(Lines of data)
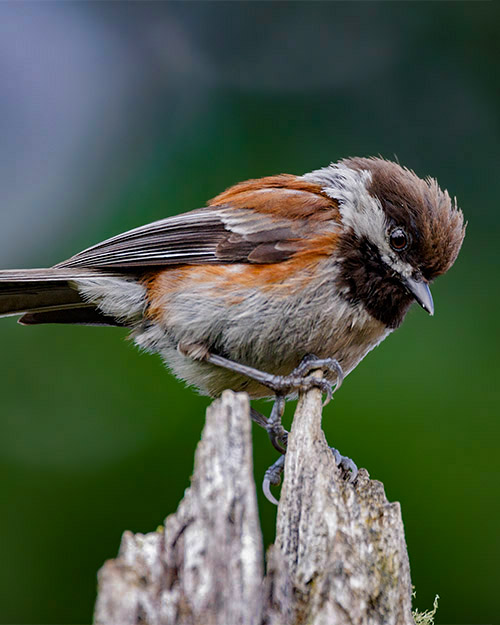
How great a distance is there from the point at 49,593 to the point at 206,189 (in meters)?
2.48

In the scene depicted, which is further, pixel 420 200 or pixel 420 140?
pixel 420 140

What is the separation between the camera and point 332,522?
2.12 metres

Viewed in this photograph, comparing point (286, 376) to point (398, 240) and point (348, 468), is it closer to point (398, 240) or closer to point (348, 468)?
point (348, 468)

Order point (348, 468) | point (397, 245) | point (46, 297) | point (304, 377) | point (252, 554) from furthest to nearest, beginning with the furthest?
point (46, 297), point (397, 245), point (304, 377), point (348, 468), point (252, 554)

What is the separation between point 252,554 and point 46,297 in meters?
2.14

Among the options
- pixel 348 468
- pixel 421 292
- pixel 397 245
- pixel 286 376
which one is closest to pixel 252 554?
pixel 348 468

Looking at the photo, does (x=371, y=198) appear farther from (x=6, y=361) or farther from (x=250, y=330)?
(x=6, y=361)

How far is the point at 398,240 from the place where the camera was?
125 inches

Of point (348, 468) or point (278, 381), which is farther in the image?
point (278, 381)

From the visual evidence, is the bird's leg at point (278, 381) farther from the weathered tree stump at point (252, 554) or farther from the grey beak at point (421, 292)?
the weathered tree stump at point (252, 554)

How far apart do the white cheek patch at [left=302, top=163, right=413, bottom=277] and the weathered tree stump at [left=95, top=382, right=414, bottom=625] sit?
1133 millimetres

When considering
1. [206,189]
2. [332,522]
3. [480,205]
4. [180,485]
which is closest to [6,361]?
[180,485]

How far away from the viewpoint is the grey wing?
3.23m

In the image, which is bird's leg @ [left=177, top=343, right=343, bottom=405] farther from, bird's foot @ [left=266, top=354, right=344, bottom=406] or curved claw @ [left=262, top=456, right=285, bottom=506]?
curved claw @ [left=262, top=456, right=285, bottom=506]
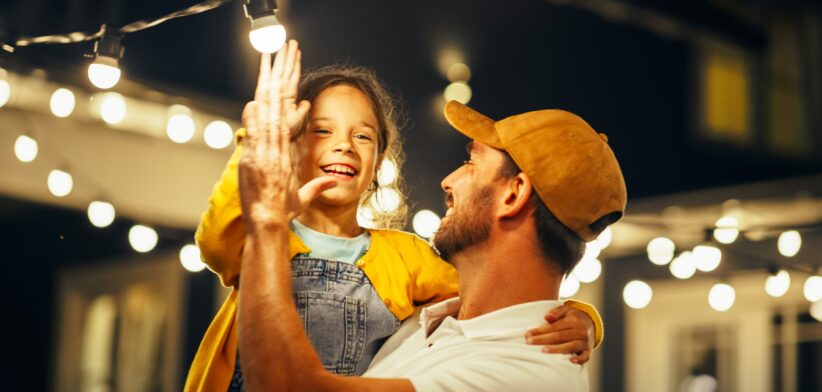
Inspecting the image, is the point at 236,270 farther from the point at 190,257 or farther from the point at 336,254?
the point at 190,257

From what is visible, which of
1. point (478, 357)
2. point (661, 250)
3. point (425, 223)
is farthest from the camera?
point (661, 250)

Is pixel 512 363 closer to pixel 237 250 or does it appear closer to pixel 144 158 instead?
pixel 237 250

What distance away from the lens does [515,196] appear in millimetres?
2205

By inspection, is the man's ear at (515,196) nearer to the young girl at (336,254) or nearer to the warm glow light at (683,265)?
the young girl at (336,254)

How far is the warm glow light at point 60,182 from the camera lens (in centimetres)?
545

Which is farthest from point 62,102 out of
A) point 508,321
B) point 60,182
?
point 508,321

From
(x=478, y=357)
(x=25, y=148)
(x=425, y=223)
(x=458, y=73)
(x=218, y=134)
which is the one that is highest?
(x=458, y=73)

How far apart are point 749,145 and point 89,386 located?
4872mm

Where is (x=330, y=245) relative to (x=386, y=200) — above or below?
below

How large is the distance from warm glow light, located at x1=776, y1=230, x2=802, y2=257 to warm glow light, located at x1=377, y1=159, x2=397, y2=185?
167 inches

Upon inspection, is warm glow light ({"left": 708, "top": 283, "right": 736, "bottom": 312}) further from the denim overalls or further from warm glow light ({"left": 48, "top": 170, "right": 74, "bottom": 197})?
the denim overalls

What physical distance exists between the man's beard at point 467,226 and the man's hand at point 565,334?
20cm

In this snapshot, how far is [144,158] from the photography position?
625 cm

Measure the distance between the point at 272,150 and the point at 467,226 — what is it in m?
0.45
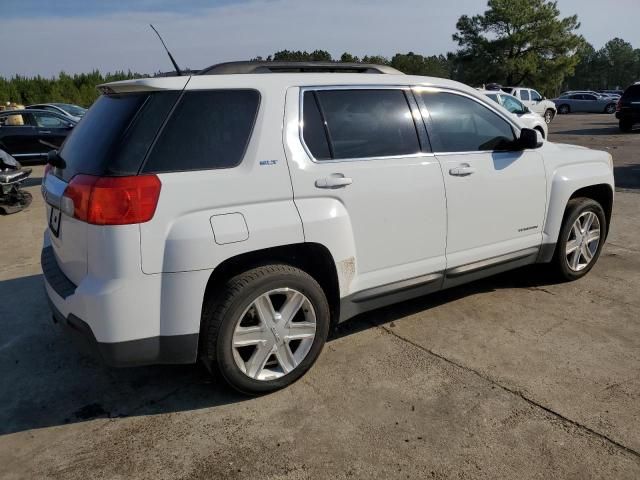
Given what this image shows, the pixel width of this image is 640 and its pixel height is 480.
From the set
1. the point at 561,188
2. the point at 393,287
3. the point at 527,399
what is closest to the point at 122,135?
the point at 393,287

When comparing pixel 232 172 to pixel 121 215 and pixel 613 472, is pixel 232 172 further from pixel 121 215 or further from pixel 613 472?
pixel 613 472

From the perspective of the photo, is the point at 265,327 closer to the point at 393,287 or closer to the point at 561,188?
the point at 393,287

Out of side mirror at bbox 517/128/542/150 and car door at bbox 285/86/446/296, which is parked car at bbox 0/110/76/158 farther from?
side mirror at bbox 517/128/542/150

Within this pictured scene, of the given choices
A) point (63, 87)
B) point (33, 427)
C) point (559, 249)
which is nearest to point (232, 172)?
point (33, 427)

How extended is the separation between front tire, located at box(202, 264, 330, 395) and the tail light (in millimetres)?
→ 602

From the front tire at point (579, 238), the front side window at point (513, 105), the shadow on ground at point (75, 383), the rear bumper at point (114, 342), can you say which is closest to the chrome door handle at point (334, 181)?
the rear bumper at point (114, 342)

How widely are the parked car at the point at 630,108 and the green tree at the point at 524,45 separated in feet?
122

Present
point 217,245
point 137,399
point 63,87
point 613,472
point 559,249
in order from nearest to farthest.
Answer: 1. point 613,472
2. point 217,245
3. point 137,399
4. point 559,249
5. point 63,87

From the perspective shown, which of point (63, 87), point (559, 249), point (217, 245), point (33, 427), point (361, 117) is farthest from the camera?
point (63, 87)

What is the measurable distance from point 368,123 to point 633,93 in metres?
20.7

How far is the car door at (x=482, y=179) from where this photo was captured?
Result: 3.79 meters

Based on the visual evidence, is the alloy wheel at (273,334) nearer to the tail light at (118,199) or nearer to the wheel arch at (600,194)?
the tail light at (118,199)

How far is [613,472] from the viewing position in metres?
2.50

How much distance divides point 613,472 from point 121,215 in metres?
2.55
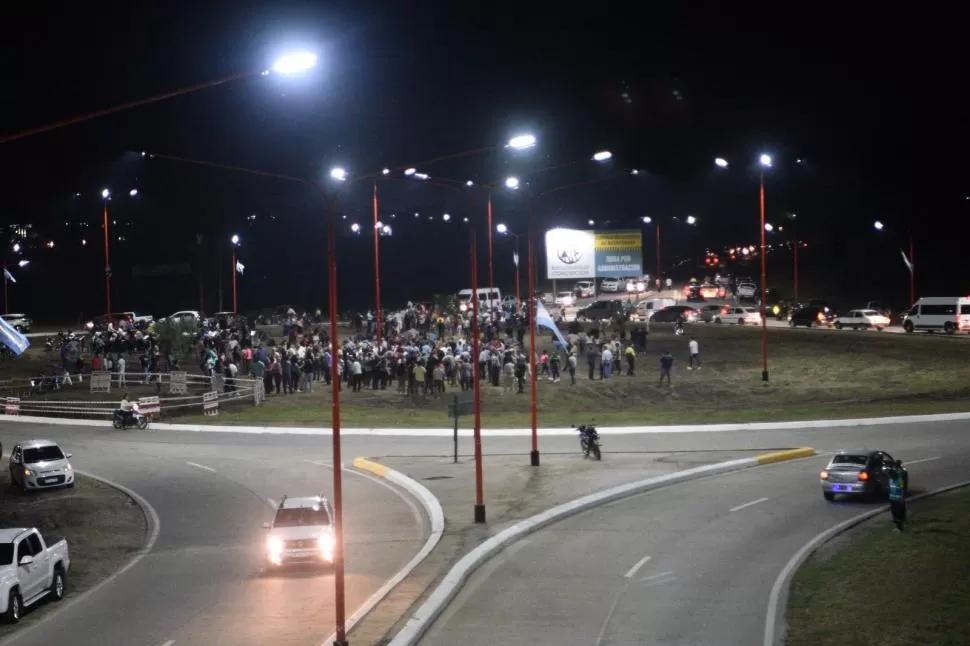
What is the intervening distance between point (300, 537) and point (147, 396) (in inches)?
1215

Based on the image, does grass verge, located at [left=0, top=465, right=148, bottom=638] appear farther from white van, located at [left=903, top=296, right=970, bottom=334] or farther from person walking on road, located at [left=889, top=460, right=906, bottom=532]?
white van, located at [left=903, top=296, right=970, bottom=334]

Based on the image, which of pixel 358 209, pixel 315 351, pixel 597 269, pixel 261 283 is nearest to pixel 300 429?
pixel 315 351

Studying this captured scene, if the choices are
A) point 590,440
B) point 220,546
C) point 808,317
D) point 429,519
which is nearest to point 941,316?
point 808,317

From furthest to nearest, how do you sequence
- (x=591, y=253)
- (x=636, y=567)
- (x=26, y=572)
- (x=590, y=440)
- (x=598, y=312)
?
(x=598, y=312), (x=591, y=253), (x=590, y=440), (x=636, y=567), (x=26, y=572)

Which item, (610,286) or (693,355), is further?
(610,286)

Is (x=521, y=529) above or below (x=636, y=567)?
above

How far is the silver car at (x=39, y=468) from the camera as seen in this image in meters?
33.4

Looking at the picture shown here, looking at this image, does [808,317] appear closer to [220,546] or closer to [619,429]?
[619,429]

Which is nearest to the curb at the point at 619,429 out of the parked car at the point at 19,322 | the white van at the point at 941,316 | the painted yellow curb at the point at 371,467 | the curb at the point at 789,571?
the painted yellow curb at the point at 371,467

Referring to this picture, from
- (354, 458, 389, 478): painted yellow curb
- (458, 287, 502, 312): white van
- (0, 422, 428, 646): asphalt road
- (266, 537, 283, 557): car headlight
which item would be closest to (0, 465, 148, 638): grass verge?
(0, 422, 428, 646): asphalt road

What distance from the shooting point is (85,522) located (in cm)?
2905

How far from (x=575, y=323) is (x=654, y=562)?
41.9 m

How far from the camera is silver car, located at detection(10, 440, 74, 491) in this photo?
33.4 metres


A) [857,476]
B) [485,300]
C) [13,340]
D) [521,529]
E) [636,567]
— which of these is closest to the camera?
[636,567]
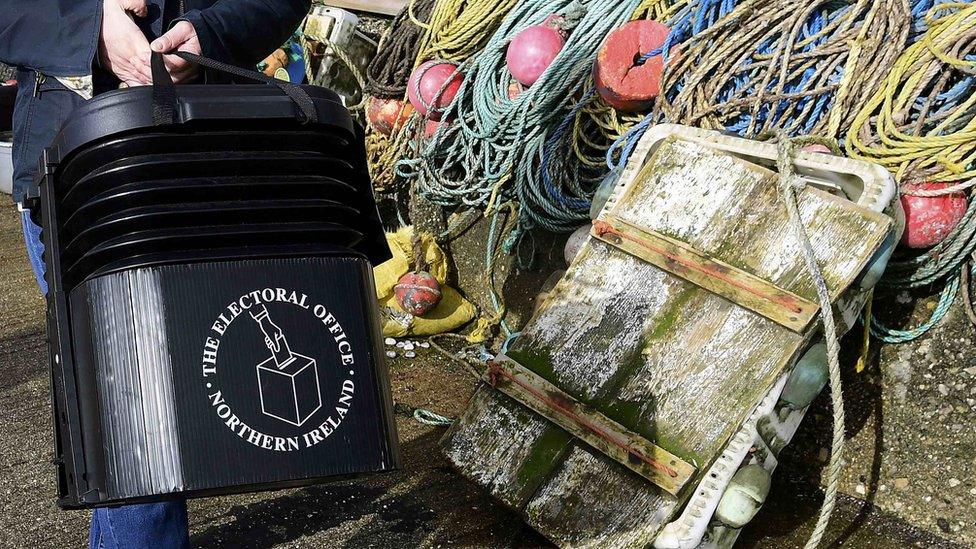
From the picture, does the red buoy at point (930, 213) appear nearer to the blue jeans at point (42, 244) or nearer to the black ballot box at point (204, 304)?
the black ballot box at point (204, 304)

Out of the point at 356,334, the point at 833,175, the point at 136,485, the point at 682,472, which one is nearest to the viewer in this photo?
the point at 136,485

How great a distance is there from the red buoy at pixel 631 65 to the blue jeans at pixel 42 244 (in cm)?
197

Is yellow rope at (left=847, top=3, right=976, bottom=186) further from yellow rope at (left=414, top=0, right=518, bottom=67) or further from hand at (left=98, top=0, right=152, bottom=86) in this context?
hand at (left=98, top=0, right=152, bottom=86)

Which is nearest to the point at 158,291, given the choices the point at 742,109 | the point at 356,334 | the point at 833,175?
the point at 356,334

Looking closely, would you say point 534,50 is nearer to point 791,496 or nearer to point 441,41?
point 441,41

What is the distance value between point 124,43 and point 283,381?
73cm

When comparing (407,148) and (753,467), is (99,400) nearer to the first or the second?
(753,467)

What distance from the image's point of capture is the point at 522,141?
365 cm

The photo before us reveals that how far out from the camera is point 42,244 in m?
1.82

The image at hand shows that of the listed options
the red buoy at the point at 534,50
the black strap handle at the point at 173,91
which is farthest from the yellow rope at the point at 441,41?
the black strap handle at the point at 173,91

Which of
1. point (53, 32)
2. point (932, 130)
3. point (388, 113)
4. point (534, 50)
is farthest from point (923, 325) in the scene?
point (388, 113)

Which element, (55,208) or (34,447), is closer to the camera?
(55,208)

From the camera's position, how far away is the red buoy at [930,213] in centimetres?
254

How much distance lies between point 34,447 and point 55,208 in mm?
1778
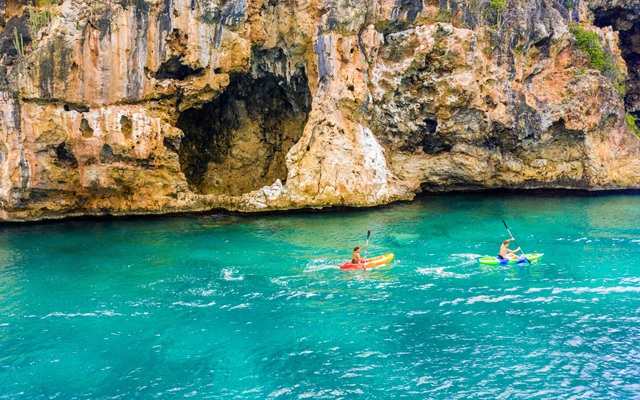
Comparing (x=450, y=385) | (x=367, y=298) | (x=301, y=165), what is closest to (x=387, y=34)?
(x=301, y=165)

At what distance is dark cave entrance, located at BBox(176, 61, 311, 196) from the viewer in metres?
35.0

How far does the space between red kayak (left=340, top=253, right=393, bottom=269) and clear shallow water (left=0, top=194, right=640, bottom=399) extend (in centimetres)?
42

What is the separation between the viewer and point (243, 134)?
36.4 m

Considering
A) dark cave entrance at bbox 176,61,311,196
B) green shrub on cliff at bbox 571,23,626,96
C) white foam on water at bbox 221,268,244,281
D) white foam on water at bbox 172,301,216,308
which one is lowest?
white foam on water at bbox 172,301,216,308

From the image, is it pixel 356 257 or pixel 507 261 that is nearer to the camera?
pixel 356 257

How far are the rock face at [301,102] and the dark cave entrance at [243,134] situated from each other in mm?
97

* **Set problem**: Transcribe exactly the line containing "At what distance" and all remaining lines of the material, ending with the last one.

* **Written answer**:
At what distance is dark cave entrance, located at BBox(176, 61, 311, 196) from the viewer in metres?
35.0

How far does the space between red kayak (left=340, top=253, right=393, bottom=269) and clear shallow water (left=0, top=194, right=640, bottom=399) extend (in centimetres)?
42

What is the separation between the viewer and point (243, 134)?
36.4 m

Considering
A) dark cave entrance at bbox 176,61,311,196
B) green shrub on cliff at bbox 571,23,626,96
C) white foam on water at bbox 221,268,244,281
D) white foam on water at bbox 172,301,216,308
which one is lowest?
white foam on water at bbox 172,301,216,308

From the image, is it pixel 356 257 or pixel 507 261 that is nearer to the camera?
pixel 356 257

How far are the rock face at [301,102] and the dark cave entrance at [243,134] situated from each other in mm?
97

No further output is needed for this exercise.